[Begin Supplied text]
Regulatory complexity: Navigating Zimbabwe’s regulatory framework requires extensive legal knowledge and experience in local and international law. Regulatory hurdles can delay project timelines and deter investor interest.

Economic risks: Transaction advisors must navigate Zimbabwe’s volatile  economic landscape, which can impact project stability and investor confidence.

Funding limitations: Many projects in Zimbabwe require significant funding, which may not be readily available. Advisors need to work creatively to structure financing models that attract both local and foreign investors while ensuring project viability.

The role of transaction advisors in Zimbabwe will likely grow in significance as the government continues to embrace privatisation and PPPs as essential strategies for economic development.

By fostering transparent and effective partnerships, advisors can help mitigate the risks associated with these transactions, build investor confidence, and contribute to Zimbabwe’s long-term growth and development.

Transaction advisors with experience in international finance, law, and infrastructure development will be especially valuable in helping Zimbabwe attract the expertise and capital it needs to reach its economic objectives.
[End Supplied text]
• **Challenges**:
- a) Name each challenge that the passage on transaction advisors in Zimbabwe sets out under its own heading.
- b) Carry on the passage about transaction advisors in Zimbabwe, starting after its final sentence.
[Begin Listed records]
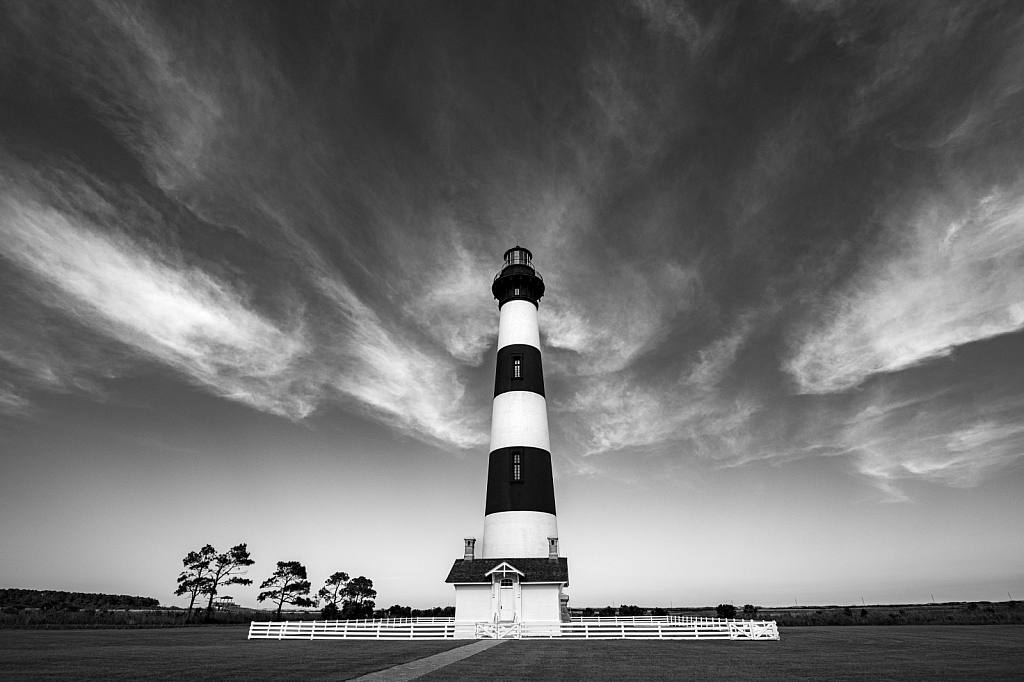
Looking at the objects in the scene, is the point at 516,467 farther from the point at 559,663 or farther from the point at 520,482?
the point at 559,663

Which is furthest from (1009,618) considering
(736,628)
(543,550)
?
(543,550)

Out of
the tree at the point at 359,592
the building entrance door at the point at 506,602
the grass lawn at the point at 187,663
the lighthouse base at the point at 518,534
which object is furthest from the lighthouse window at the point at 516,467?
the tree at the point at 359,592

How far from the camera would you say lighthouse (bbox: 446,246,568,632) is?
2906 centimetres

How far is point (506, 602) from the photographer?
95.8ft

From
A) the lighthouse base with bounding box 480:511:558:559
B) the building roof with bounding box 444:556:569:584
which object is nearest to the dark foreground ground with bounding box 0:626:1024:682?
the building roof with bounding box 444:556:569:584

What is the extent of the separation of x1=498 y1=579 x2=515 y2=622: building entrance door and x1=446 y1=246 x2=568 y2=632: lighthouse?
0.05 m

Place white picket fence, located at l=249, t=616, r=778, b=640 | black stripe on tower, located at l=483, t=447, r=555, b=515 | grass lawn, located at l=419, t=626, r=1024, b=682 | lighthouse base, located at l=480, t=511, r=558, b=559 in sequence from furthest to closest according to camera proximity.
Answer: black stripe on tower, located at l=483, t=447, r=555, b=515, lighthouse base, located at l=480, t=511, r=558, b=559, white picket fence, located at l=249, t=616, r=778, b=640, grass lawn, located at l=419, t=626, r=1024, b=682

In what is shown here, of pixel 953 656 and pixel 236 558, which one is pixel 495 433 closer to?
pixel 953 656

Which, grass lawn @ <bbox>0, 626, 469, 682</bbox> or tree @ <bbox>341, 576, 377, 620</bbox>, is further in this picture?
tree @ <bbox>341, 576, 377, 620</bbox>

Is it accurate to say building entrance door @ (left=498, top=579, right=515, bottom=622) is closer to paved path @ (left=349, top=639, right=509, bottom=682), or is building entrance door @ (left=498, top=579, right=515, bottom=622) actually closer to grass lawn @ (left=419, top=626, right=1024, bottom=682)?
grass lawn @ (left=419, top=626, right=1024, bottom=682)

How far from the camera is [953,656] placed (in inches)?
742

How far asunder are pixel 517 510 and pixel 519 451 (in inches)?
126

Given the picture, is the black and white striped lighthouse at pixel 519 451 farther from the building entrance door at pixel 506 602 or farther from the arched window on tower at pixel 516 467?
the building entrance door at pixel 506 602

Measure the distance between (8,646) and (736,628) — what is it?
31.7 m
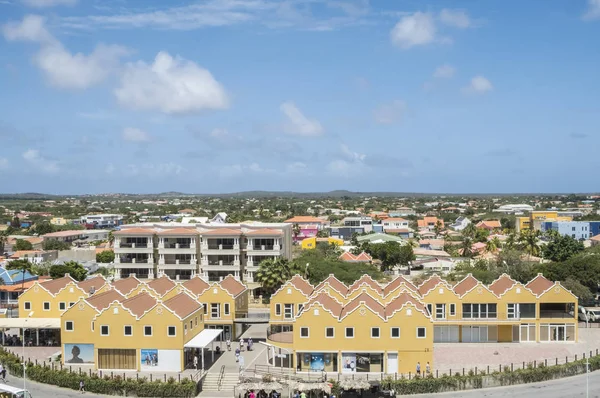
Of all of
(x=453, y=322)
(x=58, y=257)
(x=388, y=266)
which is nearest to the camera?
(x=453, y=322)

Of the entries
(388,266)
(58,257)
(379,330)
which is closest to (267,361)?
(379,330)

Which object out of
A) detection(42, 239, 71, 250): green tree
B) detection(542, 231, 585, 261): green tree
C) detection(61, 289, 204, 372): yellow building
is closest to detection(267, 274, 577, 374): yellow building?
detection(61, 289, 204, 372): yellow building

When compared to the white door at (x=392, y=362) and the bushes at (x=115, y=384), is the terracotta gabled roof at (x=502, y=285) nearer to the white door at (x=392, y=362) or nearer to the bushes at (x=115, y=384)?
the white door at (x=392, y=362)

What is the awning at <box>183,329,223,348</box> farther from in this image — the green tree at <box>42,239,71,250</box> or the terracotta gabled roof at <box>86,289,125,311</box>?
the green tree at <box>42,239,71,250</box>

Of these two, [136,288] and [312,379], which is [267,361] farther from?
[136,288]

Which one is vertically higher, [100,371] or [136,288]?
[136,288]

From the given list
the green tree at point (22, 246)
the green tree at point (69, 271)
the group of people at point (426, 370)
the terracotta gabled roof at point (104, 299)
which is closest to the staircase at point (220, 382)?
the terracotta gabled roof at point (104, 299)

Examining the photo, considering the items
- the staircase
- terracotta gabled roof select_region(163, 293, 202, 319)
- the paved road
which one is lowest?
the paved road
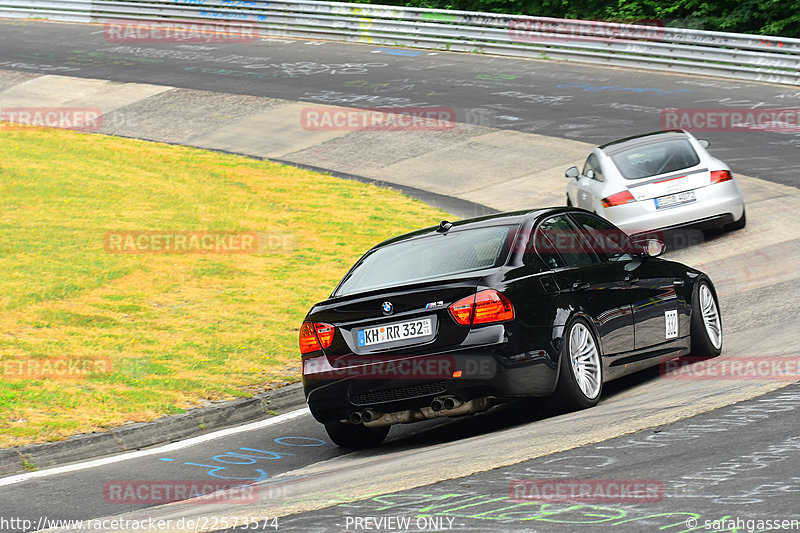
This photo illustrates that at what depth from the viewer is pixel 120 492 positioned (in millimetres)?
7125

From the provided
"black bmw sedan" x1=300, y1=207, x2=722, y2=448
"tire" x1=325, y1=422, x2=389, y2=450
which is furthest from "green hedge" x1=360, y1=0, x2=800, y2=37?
[End Listed records]
• **Response list**:
- a) Regulatory complexity, economic risks, and funding limitations.

- b)
In Zimbabwe’s journey towards economic revitalisation and prosperity, transaction advisors serve as critical enablers of successful privatization and PPP transactions.

Their expertise in financial structuring, risk assessment, legal compliance, and stakeholder engagement ensures that these transactions are both sustainable and beneficial to all parties involved.

As Zimbabwe continues to advance its economic reforms and infrastructure goals, the role of transaction advisors will be indispensable in creating partnerships that drive innovation, enhance efficiency, and ultimately improve the lives of Zimbabweans.

*Edgar Nyoni : Doctor in Business Administration (DBA)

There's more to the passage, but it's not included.